3. Technical skills will become automated and the demand for transversal skills will grow
Machines will not replace humanemployees, but will cause a change in the labour market. We have seen that technical, logical and "teachable" skills are those with the greatest risk of automation. On the other hand, transversal skills (or soft skills) require a high level of EQ and can not be learnt by machines.
Recruiters will have to rethink and refine their selection strategies to investigate transversal skills. For some candidates, this will mean constantly designing a re-skilling process to maintain their skills relevant to the changing needs of the labour market. Furthermore, companies should consider the possibility of offering ad hoc training courses to employees.

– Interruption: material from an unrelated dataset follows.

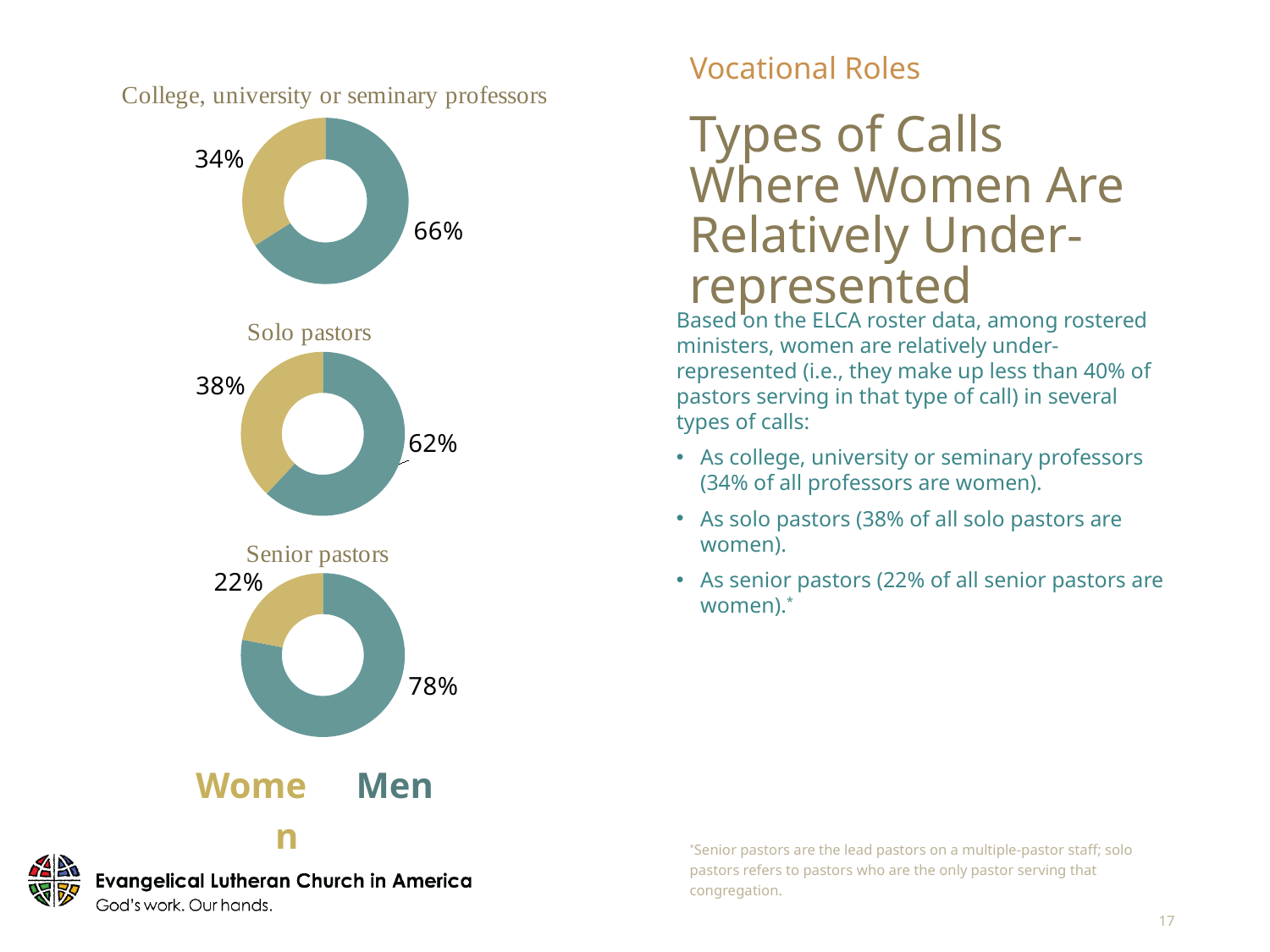
In the 'Senior pastors' chart, which group has the larger share, Women or Men? Men In the 'Solo pastors' chart, what percentage is shown for Men? 62% In the 'Solo pastors' chart, what is the difference in percentage points between Men and Women? 24 What kind of chart is used for 'Solo pastors'? Donut (pie) chart In the 'Senior pastors' chart, what percentage is shown for Men? 78% In the 'Solo pastors' chart, what percentage is shown for Women? 38% In the 'Senior pastors' chart, what is the difference in percentage points between Men and Women? 56 How many series does the shared legend below the charts list? 2 In the 'College, university or seminary professors' chart, what percentage is shown for Men? 66% In the 'Senior pastors' chart, what percentage is shown for Women? 22% In the 'College, university or seminary professors' chart, what percentage is shown for Women? 34% Across the three charts, which type of call has the lowest share of Women? Senior pastors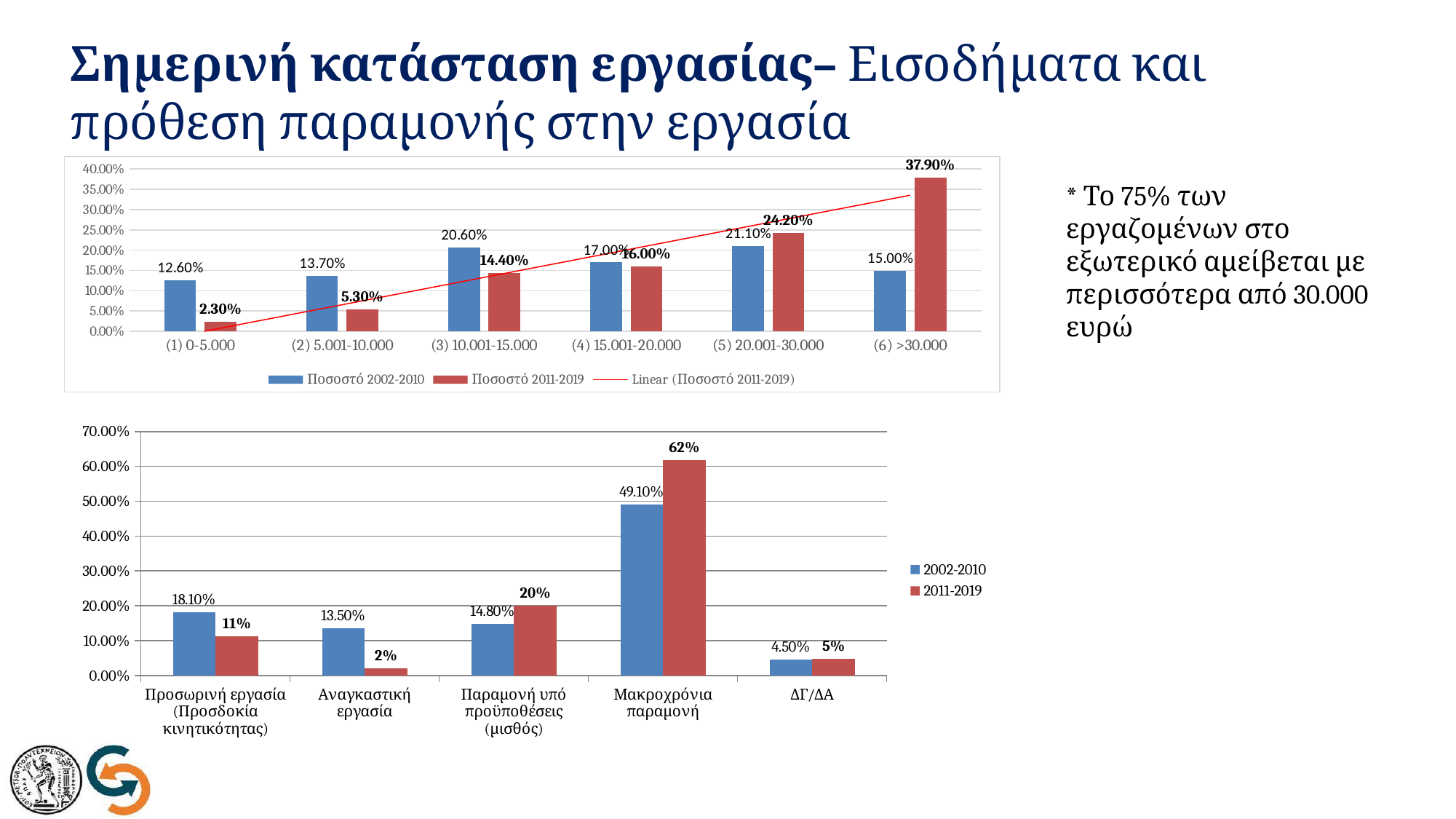
In the top chart, what is the value of Ποσοστό 2002-2010 for the category (3) 10.001-15.000? 20.60% How many categories are shown on the x axis of the bottom chart? 5 In the top chart, does the Ποσοστό 2011-2019 series rise or fall across the income categories from left to right? rise How many entries does the legend of the top chart list? 3 In the bottom chart, what is the value of 2011-2019 for Μακροχρόνια παραμονή? 62% In the bottom chart, which category has the highest value for 2002-2010? Μακροχρόνια παραμονή In the top chart, which category has the lowest value for Ποσοστό 2011-2019? (1) 0-5.000 In the bottom chart, which is larger for Παραμονή υπό προϋποθέσεις (μισθός): 2002-2010 or 2011-2019? 2011-2019 In the bottom chart, what is the value of 2002-2010 for Αναγκαστική εργασία? 13.50% In the top chart, what is the value of Ποσοστό 2011-2019 for the category (6) >30.000? 37.90% What type of chart is the bottom chart? bar chart In the top chart, what is the difference between Ποσοστό 2002-2010 and Ποσοστό 2011-2019 for the category (1) 0-5.000? 10.30%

"Starting to learn how to effectively manage and integrate soft skills is a major paradigm shift in today's educational system: the idea of training (for years) on a specific technical skill in order to do that for the rest of the life no longer makes sense, and many governments, for example the French, are actively working to promote continuous and adaptive learning".
For companies that promote a culture of lifelong learning and embrace the emotional aspect of work, the future is bright. In this future, machines will be able to handle purely logical, mechanical and boring tasks in shorter times, in a cheaper and better way than any human being. On the other hand, employees will find more and more meaning and purpose in the work, because it will be a job that only they can do.